- _SELECTED EXCERPT_
Context: Global Minimum Tax: Members of the European Union have recently agreed in principle to implement a minimum tax of 15% on big businesses.

Global Minimum Tax News

  • This is in accordance with Pillar 2 of the global tax agreement framed by the Organisation for Economic Cooperation and Development (OECD) in 2021.
  • In 2021, 136 countries had agreed on a plan to redistribute tax rights across jurisdictions and enforce a minimum tax rate of 15% on large multinational corporations.
  • It is estimated that this minimum tax rate would boost global tax revenues by $150 billion annually.

 

Understanding Global Minimum Tax

  • A Global Minimum Tax (GMT) applies a standard minimum tax rate to a defined corporate income base worldwide.
  • The framework of GMT aims to discourage nations from tax competition through lower tax rates that result in corporate profit shifting and tax base erosion.

 

Objectives of Global Minimum Tax Plan

  • It aims to ensure that big businesses with global operations do not benefit by domiciling themselves in tax havens in order to save on taxes.

- _WHAT YOU WILL DO_
Please continue the text on the global minimum tax from the point where it stops. The material after this text comes from a separate source.

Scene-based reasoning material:
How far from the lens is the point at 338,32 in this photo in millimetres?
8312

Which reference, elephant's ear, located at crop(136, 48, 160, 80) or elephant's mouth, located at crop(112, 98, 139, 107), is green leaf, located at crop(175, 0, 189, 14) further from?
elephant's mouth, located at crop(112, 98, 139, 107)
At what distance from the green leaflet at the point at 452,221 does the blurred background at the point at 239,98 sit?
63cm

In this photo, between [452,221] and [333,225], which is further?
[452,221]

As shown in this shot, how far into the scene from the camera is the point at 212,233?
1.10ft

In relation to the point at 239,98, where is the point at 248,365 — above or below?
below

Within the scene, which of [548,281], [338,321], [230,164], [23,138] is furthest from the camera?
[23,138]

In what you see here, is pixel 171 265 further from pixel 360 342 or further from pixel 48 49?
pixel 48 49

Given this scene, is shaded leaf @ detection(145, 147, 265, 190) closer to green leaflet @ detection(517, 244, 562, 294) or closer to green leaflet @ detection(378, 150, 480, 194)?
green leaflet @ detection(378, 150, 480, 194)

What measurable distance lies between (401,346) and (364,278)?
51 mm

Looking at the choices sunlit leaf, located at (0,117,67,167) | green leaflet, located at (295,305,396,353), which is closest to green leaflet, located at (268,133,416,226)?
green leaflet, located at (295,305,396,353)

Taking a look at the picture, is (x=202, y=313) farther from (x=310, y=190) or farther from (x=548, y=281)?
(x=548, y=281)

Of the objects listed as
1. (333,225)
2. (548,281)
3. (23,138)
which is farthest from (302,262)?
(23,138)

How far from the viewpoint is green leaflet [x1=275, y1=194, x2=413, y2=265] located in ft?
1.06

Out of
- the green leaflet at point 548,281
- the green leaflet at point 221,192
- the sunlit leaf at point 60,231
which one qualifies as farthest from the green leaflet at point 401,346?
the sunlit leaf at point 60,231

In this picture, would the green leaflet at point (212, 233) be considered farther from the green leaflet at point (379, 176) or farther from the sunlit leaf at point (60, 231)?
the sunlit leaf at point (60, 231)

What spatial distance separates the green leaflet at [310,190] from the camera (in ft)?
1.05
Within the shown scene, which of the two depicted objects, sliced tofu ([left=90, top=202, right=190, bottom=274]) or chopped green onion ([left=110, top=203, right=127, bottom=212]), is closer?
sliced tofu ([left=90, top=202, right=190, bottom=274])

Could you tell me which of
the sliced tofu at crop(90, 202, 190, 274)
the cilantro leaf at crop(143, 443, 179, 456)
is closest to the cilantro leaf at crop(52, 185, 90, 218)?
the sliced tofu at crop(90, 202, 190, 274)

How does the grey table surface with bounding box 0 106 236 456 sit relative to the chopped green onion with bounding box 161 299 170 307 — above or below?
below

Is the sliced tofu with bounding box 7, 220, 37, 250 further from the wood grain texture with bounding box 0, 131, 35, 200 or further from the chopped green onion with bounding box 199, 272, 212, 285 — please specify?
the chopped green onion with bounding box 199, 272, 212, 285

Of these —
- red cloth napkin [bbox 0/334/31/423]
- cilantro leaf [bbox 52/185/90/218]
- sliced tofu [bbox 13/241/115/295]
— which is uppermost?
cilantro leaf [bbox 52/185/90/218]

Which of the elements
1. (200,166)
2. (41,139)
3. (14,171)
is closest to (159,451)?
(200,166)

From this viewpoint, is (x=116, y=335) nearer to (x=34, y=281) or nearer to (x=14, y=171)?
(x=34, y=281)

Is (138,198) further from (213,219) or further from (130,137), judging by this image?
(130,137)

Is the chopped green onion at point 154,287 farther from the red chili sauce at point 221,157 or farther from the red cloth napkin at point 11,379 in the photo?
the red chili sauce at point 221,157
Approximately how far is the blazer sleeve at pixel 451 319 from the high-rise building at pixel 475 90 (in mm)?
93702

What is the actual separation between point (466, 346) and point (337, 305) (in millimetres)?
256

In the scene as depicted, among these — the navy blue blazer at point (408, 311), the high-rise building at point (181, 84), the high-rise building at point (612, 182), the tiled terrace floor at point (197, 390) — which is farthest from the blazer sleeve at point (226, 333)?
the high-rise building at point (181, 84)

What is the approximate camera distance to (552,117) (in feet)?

- _ANSWER TO THE PROBLEM_
  • The minimum tax and other provisions aim to put an end to decades of tax competition between governments to attract foreign investment.

 

Organization for Economic Cooperation and Development

  • The OECD is an intergovernmental economic organisation, founded to stimulate economic progress and world trade.
  • Founded: 1961.
  • Headquarters: Paris, France.
  • Total Members: 36.
  • India is not a member, but a key economic partner.

 

Two Pillars of the Plan

Pillar 1:

  • 25% of profits of the largest and most profitable Multinational Enterprise (MNEs) above a set profit margin would be reallocated to the market jurisdictions where the MNE’s users and customers are located.
  • It also provides for a simplified and streamlined approach to the application of the arm’s length principle to in-country baseline marketing and distribution activities.
  • It includes features to ensure dispute prevention and dispute resolution in order to address any risk of double taxation, but with an elective mechanism for some low-capacity countries.
  • It also entails the removal and standstill of Digital Services Taxes (DST) and similar relevant measures, to prevent harmful trade disputes.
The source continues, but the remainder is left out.